§ Selected excerpt:
• • • • •
Ian Morton's picture
The Brain, Observations, and Skepticism:
Grobstein’s Case for Pragmatic Multiplism



I. Introduction

According to Paul Grobstein and Michael Krausz, ideals of interpretation such as singularism and multiplism pose important implications for the conduct of inquiry. Consequently, it is worthwhile to review the credibility and value of these modes of interpretation. It is with this intent in mind that Grobstein writes his essay Getting It Less Wrong, The Brain’s Way: Science, Pragmatism, and Multiplism, turning to the brain and its functions in order to make his assessment. Grobstein asserts that the brain, the agent of interpretation, is inherently multiplist, which in turn suggests that the process of inquiry and interpretation is itself multiplist. However, he distinguishes the brain’s mode of inquiry from a more conventional definition of multiplism, adopting instead what he terms “pragmatic multiplism.” As will be discussed, Grobstein’s argument poses important implications for cultural practices including science, however, there remain several areas of possible contention.
• • • • •
§ Record excerpts:
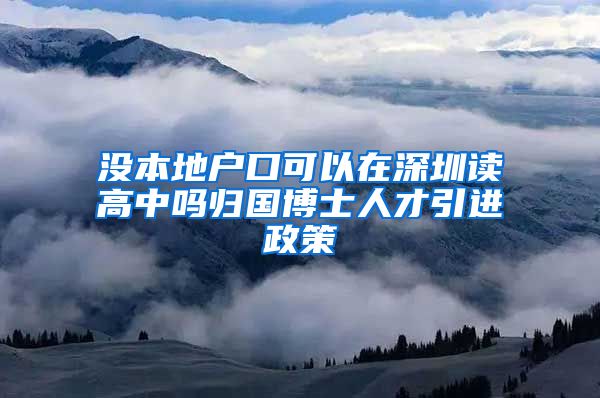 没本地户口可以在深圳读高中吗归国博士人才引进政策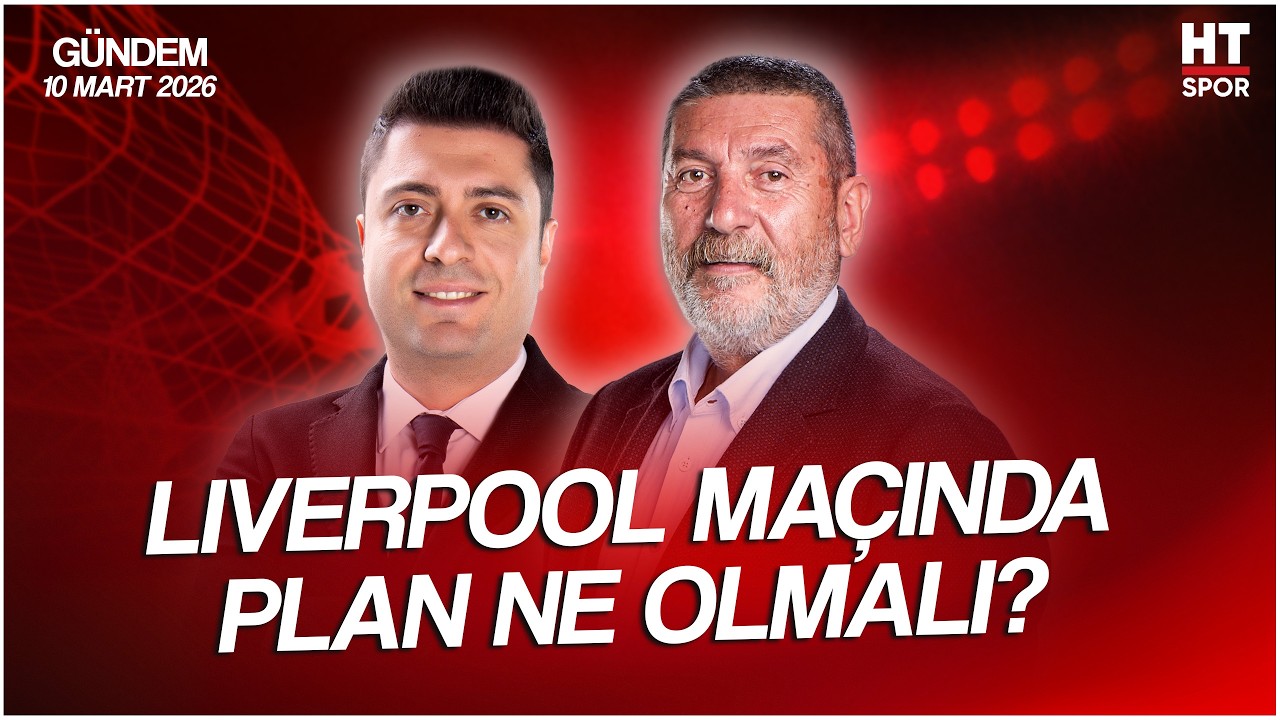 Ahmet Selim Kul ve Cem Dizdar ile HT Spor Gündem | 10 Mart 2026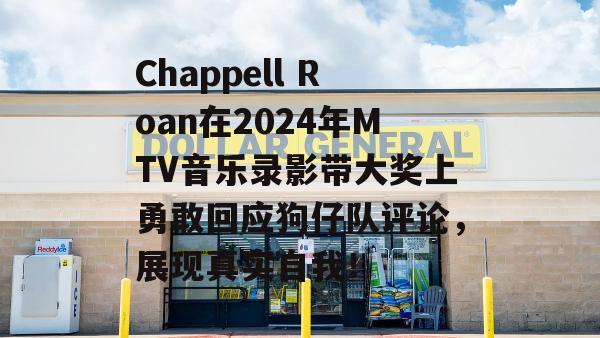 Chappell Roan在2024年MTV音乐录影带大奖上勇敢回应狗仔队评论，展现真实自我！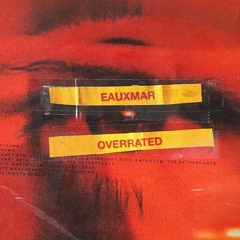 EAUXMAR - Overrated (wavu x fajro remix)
• • • • •
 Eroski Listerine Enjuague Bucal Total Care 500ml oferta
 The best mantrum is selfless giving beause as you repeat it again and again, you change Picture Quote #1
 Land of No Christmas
• • • • •
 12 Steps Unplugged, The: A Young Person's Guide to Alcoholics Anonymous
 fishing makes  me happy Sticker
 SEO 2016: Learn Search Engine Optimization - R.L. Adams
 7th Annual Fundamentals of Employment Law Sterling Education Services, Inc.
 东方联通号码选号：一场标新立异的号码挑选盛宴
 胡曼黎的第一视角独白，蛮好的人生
• • • • •
§ Exercise directions:
Check each statement against the introduction about Grobstein's case for pragmatic multiplism, and answer yes or no, quoting the words from the introduction that settle it. 1. Grobstein claims the brain is inherently multiplist. 2. Grobstein keeps the conventional definition of multiplism for the brain's mode of inquiry. 3. In his essay, Grobstein turns to the brain and its functions to make his assessment.

§ Solution:
1. Yes: "the brain, the agent of interpretation, is inherently multiplist"
2. No: "he distinguishes the brain’s mode of inquiry from a more conventional definition of multiplism, adopting instead what he terms “pragmatic multiplism.”"
3. Yes: "turning to the brain and its functions in order to make his assessment"